Gelet op de hoogte van de vordering, die onder de competentiegrens van de kantonrechter ligt, is het hof van oordeel dat aansluiting moet worden gezocht bij het liquidatietarief kantonzaken. Bij een vordering met een hoofdsom tot en met een bedrag van € 2.500,00 wordt (per 1 februari 2021) € 187,00 per punt als salaris toegekend. De benadeelde partij komt in dit verband twee punten toe: één punt voor het door zijn advocaat indienen van de vordering en één punt voor de aanwezigheid van zijn advocaat ter terechtzitting in eerste aanleg, hetgeen neerkomt op een bedrag van (2 punten x € 187,00 =) € 374,00.
Voor de rechtsgang in hoger beroep is het liquidatietarief rechtbanken en gerechtshoven van toepassing.
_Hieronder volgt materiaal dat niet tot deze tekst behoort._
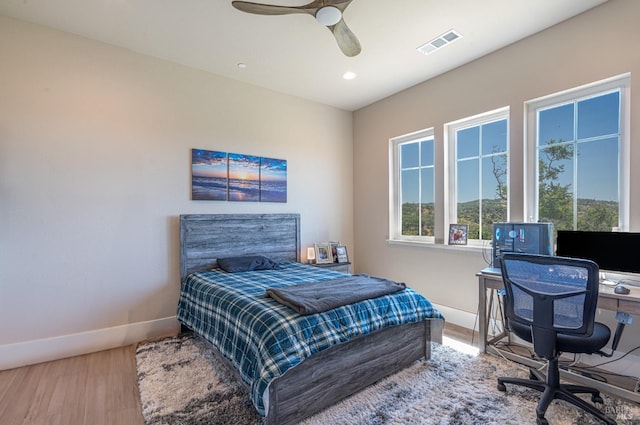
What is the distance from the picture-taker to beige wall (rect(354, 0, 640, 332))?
237cm

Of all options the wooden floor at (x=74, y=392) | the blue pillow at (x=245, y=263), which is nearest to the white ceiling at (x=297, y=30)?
the blue pillow at (x=245, y=263)

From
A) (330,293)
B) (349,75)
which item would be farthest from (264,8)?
(330,293)

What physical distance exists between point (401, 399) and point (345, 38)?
2.59 meters

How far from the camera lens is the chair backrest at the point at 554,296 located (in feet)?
5.70

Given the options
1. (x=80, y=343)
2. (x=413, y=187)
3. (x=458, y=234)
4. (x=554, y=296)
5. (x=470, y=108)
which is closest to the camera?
(x=554, y=296)

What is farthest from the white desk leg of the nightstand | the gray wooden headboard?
the gray wooden headboard

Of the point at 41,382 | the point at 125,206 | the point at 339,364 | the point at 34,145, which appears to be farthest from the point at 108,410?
the point at 34,145

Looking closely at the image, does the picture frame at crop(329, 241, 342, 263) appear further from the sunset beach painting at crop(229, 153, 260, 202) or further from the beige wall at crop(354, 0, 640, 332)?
the sunset beach painting at crop(229, 153, 260, 202)

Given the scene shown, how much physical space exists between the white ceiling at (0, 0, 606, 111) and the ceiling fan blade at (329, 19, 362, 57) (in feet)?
0.82

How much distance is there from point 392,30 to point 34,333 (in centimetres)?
401

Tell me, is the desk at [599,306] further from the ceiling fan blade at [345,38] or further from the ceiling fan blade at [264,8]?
Answer: the ceiling fan blade at [264,8]

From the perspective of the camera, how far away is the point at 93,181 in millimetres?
2889

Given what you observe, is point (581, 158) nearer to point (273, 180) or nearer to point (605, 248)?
point (605, 248)

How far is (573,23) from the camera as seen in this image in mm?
2562
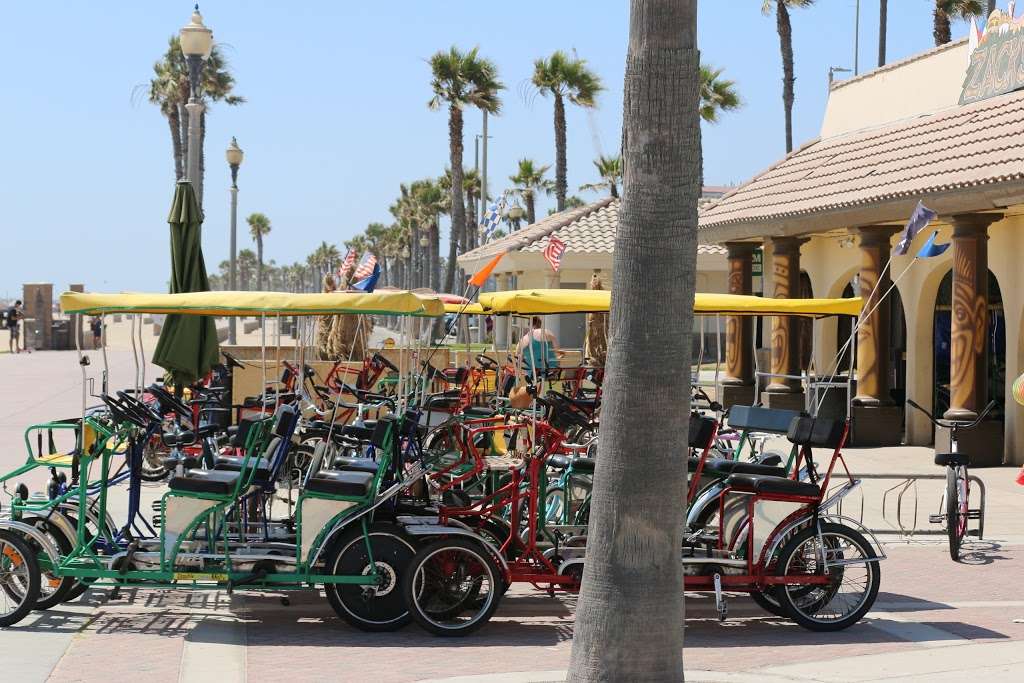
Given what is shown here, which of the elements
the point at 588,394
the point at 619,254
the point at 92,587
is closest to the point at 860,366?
the point at 588,394

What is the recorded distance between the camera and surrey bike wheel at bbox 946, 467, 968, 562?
11.6m

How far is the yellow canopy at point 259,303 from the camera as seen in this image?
956cm

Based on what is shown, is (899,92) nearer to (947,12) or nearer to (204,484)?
(204,484)

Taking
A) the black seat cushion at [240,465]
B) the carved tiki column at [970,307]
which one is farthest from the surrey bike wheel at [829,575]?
the carved tiki column at [970,307]

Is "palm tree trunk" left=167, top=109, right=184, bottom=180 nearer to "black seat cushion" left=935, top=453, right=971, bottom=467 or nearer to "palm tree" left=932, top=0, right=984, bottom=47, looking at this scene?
"palm tree" left=932, top=0, right=984, bottom=47

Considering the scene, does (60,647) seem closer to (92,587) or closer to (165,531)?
(165,531)

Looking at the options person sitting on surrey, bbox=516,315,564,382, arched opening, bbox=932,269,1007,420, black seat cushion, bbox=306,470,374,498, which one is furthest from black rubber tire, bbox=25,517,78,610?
arched opening, bbox=932,269,1007,420

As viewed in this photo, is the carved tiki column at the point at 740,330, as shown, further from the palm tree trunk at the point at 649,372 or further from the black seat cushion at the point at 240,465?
the palm tree trunk at the point at 649,372

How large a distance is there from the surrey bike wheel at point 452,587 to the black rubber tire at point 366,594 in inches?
→ 4.4

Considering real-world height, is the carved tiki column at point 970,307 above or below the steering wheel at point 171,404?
above

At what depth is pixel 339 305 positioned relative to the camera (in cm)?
961

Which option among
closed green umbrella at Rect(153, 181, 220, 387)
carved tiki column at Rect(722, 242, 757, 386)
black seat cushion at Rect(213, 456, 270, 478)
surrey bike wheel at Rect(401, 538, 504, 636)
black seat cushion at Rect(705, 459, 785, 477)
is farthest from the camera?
carved tiki column at Rect(722, 242, 757, 386)

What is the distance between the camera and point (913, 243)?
20.3m

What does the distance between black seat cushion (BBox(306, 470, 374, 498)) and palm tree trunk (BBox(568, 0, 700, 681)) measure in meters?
2.95
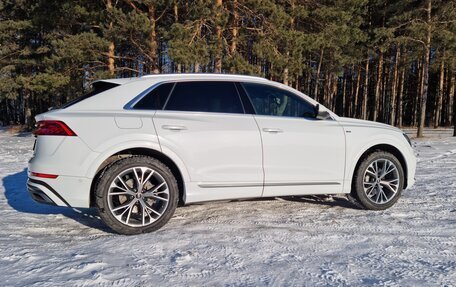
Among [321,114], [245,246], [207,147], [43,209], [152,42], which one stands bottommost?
[43,209]

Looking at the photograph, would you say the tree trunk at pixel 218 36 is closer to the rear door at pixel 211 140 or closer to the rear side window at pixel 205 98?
the rear side window at pixel 205 98

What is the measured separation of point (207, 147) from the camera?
4.20m

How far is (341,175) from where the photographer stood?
4.73m

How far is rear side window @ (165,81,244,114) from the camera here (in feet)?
14.2

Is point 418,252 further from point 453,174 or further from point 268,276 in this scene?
point 453,174

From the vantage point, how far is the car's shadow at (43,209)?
4648mm

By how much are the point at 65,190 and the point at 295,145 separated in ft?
8.63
Daarbij geldt tarief I van (per 1 februari 2023) € 508,00 per punt in zaken met een geldswaarde van de hoofdsom tot € 10.000,00. De benadeelde partij komt in dat kader één punt toe, te weten voor de aanwezigheid van zijn advocaat ter terechtzitting in hoger beroep, hetgeen neerkomt op een bedrag van (1 punt x € 508,00 =) € 508,00.
Het hof zal de verdachte, die als de in het ongelijk gestelde partij kan worden aangemerkt, derhalve veroordelen in de proceskosten aan de zijde van de benadeelde partij, tot op heden begroot op een totaalbedrag van (€ 374,00 + € 508,00 =) € 882,00. Voorts zal de verdachte worden veroordeeld in de ten behoeve van de tenuitvoerlegging van dit arrest door de benadeelde partij nog te maken kosten, tot op heden begroot op nihil.
Schadevergoedingsmaatregel
Op grond van het onderzoek ter terechtzitting heeft het hof in rechte vastgesteld dat door het bewezenverklaarde handelen van de verdachte rechtstreeks materiële en immateriële schade aan het slachtoffer [slachtoffer] is toegebracht tot een bedrag van € 1400,22. De verdachte is daarvoor jegens het slachtoffer naar burgerlijk recht aansprakelijk.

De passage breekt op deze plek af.